O mausoléu é simples, mas amplo. A pedra negra é cercada por canteiros de flores, ainda que nada brote ali. No centro da tumba há o nome da família gravado em letras cursivas, metálicas e indiferentes. Logo abaixo delas, dois epitáfios: uma frase de Manuel Bandeira e que foi escolhida por causa da morte de meu bisavô, que chegou ao Bonfim ao se livrar de tanta tosse e sangue e medo: “A vida inteira que poderia ter sido e que não foi”. Não foi por muito pouco, afinal a estreptomicina surgiu meses após sua derrota para a tuberculose. O outro lamento, acrescentado quarenta anos depois e quando o túmulo já era uma aldeia inteira, é de Pedro Nava: “Uma imensidade”.
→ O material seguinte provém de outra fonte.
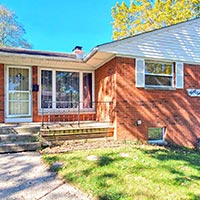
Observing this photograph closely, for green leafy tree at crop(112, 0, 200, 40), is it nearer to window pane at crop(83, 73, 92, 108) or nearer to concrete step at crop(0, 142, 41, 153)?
window pane at crop(83, 73, 92, 108)

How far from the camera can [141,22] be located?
67.2 ft

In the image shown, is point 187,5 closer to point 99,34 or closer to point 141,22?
point 141,22

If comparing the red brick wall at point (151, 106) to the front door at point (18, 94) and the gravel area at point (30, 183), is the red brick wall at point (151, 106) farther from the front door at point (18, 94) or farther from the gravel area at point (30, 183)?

Tiramos o caixão do carrinho e a tumba foi aberta. Última despedida, último choro ao lado dela. Os dois coveiros começaram a colocar o caixão em seu lugar, no mausoléu que já guardava pelo menos trinta vidas. Pela abertura, vi seis prateleiras, quatro delas ocupadas. Quem eram os tios-avós sepultados, os primos distantes que morreram e eu só soube por notícias atrasadas, dias depois do velório? Será que me cabe ali? Qual era o caixão do meu avô? Ou será que o dele já tinha sido aberto, exumado para dar lugar para outra morte? Vovô transformado em ossos, em poeira humana que descansa em pequenas urnas metálicas na parede do mausoléu.
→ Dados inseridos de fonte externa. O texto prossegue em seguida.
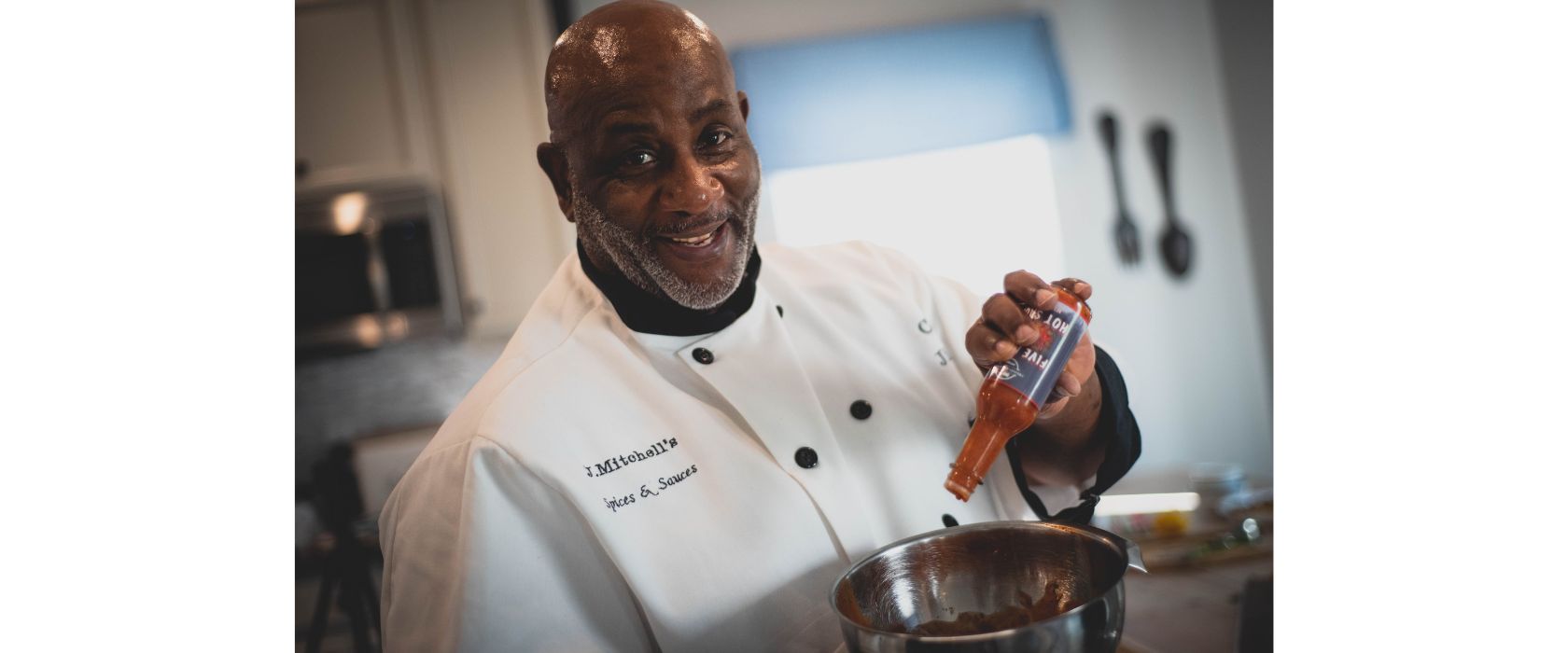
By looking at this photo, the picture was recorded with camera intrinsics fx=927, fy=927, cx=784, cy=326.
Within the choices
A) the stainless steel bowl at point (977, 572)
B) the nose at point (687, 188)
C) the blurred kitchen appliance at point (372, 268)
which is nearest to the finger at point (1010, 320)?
the stainless steel bowl at point (977, 572)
Um dos coveiros entrou na tumba, para receber o caixão. O outro, usando uma corda, começou a levar minha mãe para dentro da pedra gelada, banquete servido para vermes famintos. Um telefone tocou. Alô! — atendeu dentro do mausoléu. O homem equilibrava o telefone com o pescoço, entre o ombro e a orelha, e conversava enquanto acomodava o caixão na prateleira, descanso temporário até que minha mãe fosse pra caixa de metal, eternidade encostada na parede. Não, pode falar, o sinal deve estar fraco porque o lugar é fechado, mas tô te ouvindo, sim! Ele até baixou o tom de voz, mas se despediu sem pressa. Disse te ligo, vamos conversar mais tarde, agora não dá, tomamos uma cervejinha amanhã, na hora do jogo. O sepultador saiu do mausoléu e recolocou, com o auxílio do colega, a pedra no lugar, vedando a abertura que leva ao subsolo. Acabou. Fomos embora, vazios de mãe, eu e Mariana abraçados.
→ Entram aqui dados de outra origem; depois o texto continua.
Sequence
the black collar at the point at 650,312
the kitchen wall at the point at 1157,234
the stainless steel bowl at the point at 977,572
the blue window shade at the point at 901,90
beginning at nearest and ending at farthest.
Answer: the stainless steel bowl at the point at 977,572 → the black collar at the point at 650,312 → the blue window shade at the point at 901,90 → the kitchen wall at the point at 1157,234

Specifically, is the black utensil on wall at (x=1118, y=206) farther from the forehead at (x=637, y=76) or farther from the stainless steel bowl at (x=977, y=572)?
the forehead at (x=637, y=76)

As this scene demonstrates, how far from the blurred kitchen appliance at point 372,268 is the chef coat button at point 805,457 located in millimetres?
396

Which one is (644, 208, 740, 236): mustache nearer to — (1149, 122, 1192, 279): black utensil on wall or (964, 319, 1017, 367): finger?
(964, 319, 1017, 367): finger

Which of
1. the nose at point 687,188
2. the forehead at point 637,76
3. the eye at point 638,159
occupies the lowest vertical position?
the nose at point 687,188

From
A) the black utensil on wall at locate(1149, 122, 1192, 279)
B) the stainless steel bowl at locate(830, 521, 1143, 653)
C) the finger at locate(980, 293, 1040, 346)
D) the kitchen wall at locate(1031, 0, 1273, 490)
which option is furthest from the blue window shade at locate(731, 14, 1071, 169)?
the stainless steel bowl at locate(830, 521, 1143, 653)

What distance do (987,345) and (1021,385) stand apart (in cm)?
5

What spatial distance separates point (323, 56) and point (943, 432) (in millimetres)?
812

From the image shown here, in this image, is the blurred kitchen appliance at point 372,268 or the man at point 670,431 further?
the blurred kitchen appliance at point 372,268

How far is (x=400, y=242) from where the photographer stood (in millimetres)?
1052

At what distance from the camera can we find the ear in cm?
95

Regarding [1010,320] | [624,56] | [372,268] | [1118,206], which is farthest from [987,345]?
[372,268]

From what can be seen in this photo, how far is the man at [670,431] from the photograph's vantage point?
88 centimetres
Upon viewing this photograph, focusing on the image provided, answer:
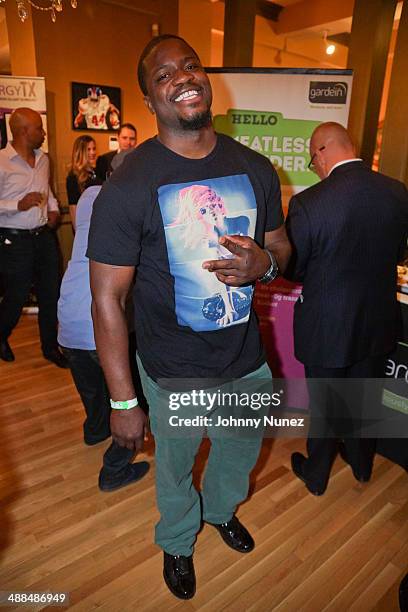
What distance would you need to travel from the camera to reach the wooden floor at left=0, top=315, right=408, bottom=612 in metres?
1.51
O sol se punha escarlate. À nossa frente, a Serra do Curral emoldurava os arranha-céus que escalam a montanha. No alto da Avenida Afonso Pena, prédios modernos e espelhados refletiam o fim do dia, que termina na ponta oposta de Belo Horizonte. A avenida desce reta, quatro quilômetros de asfalto que cortam o centro da cidade de norte a sul, artéria lotada de pessoas voltando para suas casas. Observávamos a cidade planejada dos vivos, em frente, com seu ruído constante e cortante, até que o concreto dos prédios é substituído por cruzes, anjos retorcidos e Cristo crucificado no mármore. Não uma, não duas, mas centenas de vezes. Incontáveis Cristos agonizam eternamente em incontáveis túmulos, alguns novos e floridos, indicando mortes recentes e ainda choradas. Outros velhos e abandonados, provas de que até a morte em seu símbolo máximo, a sepultura, envelhece. As silhuetas de milhares de tumbas eram iluminadas pelo fim do dia, mausoléus tão grandes que pareciam casas, a cúpula da capela transformada em catedral. O município planejado dos mortos. Trezentas e cinquenta mil pessoas em sono eterno e divididas em quarteirões idênticos e de ruas largas e arborizadas, a morte reta e simétrica. Das árvores vinha o canto das maritacas que se preparavam para dormir, uma algazarra que se sobrepunha ao barulho distante do trânsito. Foi o pôr do sol mais bonito que já vi.